• AIM: Please show each line below that contains the string "instances". Treat uppercase and lowercase as different.

• SUPPLIED RECORDS:
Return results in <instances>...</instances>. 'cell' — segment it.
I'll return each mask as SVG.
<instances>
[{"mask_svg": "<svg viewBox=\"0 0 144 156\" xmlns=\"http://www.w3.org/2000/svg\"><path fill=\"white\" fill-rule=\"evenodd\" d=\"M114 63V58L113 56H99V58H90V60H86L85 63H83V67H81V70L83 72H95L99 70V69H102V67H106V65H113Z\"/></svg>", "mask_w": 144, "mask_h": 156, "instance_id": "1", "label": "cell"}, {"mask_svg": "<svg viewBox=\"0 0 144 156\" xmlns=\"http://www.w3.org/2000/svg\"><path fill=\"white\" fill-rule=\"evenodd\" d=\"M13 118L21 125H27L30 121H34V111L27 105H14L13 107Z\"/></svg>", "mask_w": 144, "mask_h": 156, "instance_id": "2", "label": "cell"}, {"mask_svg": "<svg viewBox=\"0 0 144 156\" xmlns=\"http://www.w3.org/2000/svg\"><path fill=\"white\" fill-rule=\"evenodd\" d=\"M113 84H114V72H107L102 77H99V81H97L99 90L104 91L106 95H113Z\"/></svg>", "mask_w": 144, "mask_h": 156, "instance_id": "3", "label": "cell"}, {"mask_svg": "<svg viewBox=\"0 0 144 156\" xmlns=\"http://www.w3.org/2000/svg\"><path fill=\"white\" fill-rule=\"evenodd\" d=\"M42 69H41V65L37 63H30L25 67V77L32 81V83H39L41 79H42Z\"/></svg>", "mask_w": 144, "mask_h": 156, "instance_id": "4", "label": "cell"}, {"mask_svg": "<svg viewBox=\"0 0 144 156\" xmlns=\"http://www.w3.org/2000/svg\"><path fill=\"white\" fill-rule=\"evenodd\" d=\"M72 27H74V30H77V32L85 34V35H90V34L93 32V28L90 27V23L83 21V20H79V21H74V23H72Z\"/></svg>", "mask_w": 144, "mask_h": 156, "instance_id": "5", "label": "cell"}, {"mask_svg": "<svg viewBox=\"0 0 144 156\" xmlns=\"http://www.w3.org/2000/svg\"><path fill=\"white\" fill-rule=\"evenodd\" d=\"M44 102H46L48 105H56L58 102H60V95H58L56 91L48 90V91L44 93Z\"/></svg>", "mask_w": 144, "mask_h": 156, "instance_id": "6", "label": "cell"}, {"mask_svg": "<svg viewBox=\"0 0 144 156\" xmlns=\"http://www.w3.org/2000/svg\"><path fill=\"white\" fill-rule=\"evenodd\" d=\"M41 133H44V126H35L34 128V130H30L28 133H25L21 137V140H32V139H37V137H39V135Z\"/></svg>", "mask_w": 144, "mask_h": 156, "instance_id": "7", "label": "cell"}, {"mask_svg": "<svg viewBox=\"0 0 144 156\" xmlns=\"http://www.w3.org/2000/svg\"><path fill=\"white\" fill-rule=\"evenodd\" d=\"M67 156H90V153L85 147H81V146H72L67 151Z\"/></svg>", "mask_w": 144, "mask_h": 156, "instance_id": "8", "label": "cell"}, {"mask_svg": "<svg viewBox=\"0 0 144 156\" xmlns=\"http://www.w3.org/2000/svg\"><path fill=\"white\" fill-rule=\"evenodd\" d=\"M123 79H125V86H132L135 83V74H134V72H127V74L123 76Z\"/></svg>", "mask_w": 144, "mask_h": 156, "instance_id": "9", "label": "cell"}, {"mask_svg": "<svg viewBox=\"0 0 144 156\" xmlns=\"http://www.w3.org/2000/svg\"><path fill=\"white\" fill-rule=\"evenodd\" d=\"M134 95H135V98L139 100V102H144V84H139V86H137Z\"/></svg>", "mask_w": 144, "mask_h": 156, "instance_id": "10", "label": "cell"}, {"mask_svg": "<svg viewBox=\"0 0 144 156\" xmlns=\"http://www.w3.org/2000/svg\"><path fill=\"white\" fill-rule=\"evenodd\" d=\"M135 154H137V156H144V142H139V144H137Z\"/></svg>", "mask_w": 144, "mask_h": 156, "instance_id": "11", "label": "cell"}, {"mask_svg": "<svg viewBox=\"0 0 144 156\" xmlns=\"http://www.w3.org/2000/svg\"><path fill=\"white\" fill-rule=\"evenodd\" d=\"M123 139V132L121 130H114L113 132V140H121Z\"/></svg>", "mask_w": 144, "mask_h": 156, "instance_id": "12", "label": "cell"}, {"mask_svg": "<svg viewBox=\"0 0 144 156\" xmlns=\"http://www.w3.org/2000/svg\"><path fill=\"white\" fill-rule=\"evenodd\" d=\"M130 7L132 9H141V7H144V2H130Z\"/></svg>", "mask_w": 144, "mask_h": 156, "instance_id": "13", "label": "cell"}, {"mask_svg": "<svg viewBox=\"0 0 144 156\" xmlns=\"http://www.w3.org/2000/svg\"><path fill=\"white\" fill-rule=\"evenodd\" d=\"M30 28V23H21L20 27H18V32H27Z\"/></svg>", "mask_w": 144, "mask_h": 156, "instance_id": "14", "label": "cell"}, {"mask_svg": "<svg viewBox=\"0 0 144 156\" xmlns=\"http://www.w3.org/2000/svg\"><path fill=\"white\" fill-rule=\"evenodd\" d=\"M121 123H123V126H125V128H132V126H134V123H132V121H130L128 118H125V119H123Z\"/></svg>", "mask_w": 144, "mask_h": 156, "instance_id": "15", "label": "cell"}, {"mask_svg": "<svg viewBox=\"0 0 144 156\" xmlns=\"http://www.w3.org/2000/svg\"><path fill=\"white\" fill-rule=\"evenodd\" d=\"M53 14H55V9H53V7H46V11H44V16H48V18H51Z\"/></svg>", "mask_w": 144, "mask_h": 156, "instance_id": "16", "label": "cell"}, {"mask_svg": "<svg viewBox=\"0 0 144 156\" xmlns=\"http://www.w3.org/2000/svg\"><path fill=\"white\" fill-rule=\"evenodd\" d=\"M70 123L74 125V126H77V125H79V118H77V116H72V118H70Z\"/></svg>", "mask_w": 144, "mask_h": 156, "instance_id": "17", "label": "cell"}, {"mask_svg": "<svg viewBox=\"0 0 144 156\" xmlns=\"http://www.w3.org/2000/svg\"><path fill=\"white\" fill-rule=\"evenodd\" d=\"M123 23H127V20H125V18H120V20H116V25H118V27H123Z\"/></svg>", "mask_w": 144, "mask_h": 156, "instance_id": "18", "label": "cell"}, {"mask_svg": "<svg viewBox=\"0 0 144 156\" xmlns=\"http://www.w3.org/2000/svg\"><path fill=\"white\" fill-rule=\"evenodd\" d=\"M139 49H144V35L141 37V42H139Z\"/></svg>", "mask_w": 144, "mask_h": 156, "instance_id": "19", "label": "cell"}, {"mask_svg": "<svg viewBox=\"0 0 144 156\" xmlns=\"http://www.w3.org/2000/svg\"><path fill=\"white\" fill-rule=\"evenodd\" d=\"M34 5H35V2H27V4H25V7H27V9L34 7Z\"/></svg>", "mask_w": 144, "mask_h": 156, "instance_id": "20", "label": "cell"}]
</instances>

• FINISHED ANSWER:
Return results in <instances>...</instances>. 'cell' — segment it.
<instances>
</instances>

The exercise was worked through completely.